これらのデメリットはあるかもしれませんが、やはりメリットも多いです。移動や場所の確保の負担を減らすことができます。また、脊髄損傷の身体により体温調整が難しいので、会議や打ち合わせなどで会場までいかないといけない時に、夏の暑い時や冬の寒い時は結構しんどいときがあります。でも、リモートにより自宅で会議や打ち合わせが出来るため、とても楽になりました。また、会議を開催する費用を削減できることも大きいです。
二つ目に買い物方法が変わりました。今までは、普通にスーパーに行って食材や日用品を購入していました。しかし、コロナ禍でなるべく人と接触をしないほうがいいと思い、ネットスーパーで買い物を始めました。ネットスーパーを利用することで人との接触は減り、感染リスクは大幅に減ったと思います。ただ、直接スーパーに行って品物を選ぶ楽しさや、いい品物を選定する目利きが無くなりました。
更にもっと大きなことを言うならば、外出することが減ることで重度障害者が人目に触れなくなり、自立する私の使命でもある健常者に周知してもらう事が果たせなくなりました。これは非常に残念なことであります(涙)。
三つ目にマスク着用と換気、検温を行うようになりました。外出の時には必ずマスク着用します。それと訪問看護、訪問リハビリが来ている時にも着けるようになりました。
換気は出来る限り行っています。春と秋はまだいいのですが、夏は暑く体温が上がってしまいますし、冬は体温が下がってしまい結構大変です。

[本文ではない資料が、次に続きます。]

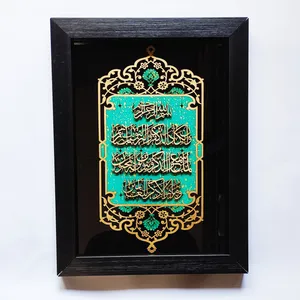 تابلو معرق کاری مدل و ان یکاد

検温については1日2回、朝と夜に行っています。行っている理由は、日々たくさんの介助者に入ってもらっているため、自分の体調をしっかり把握するためです。また、もし体調不良があった時にいち早く気づくためです。
四つ目に、ハーモニカを吹く環境の変化です。練習では、毎週のように市民センターに通っていたのが全く無くなりました。市民センターに通っていた理由は、思いっきり吹くことが出来たのと、音がよく響くなどの環境が、家よりも断然よかったからです。でも今では家での練習を余儀なくされています。家だと市民センターに比べて近所迷惑を気にして思いっきり吹けないし、音があまり響かないのでストレスを感じています。

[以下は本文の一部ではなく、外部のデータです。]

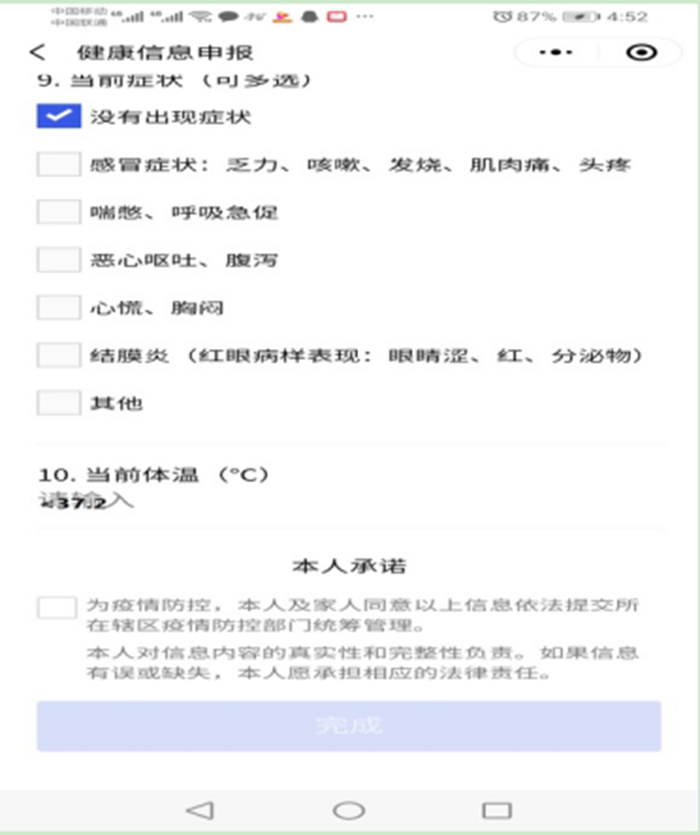 微信图片_20210203091524.png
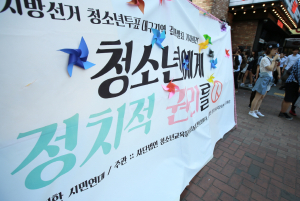 대구청소년 6·4지선 가상투표 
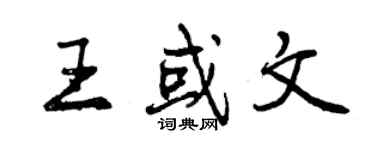 曾慶福王或文行書個性簽名怎么寫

また、コロナ前は、いろんなところに出向いて演奏する機会がありましたが、コロナ後は人前で演奏する機会が無くなり、自分の活動を多くの人に知ってもらうことが全くできませんでした。私自身が人前で演奏する事に感じている良さは、生音を聴いてくれる人に届けられるところにあります。そして、その反応で手拍子やアンコールをもらえた時の興奮や快感は、何事にも代えがたいものだからです。
でもこのまま、コロナの状況が変わらなければ、自分の音楽活動を広める方法を考えなくてはいけないとも感じています。私の頭の中には2つ浮かんでいます。それは、YouTubeでの動画アップと路上ライブです。私は音をきれいに届けたいという思いがあるため、機材の購入や動画編集のスキルが必要だと思っているので、出来るところから始めていきたいと思っています。なんやかんやで人前での演奏が一番という思いは変わらないですが…。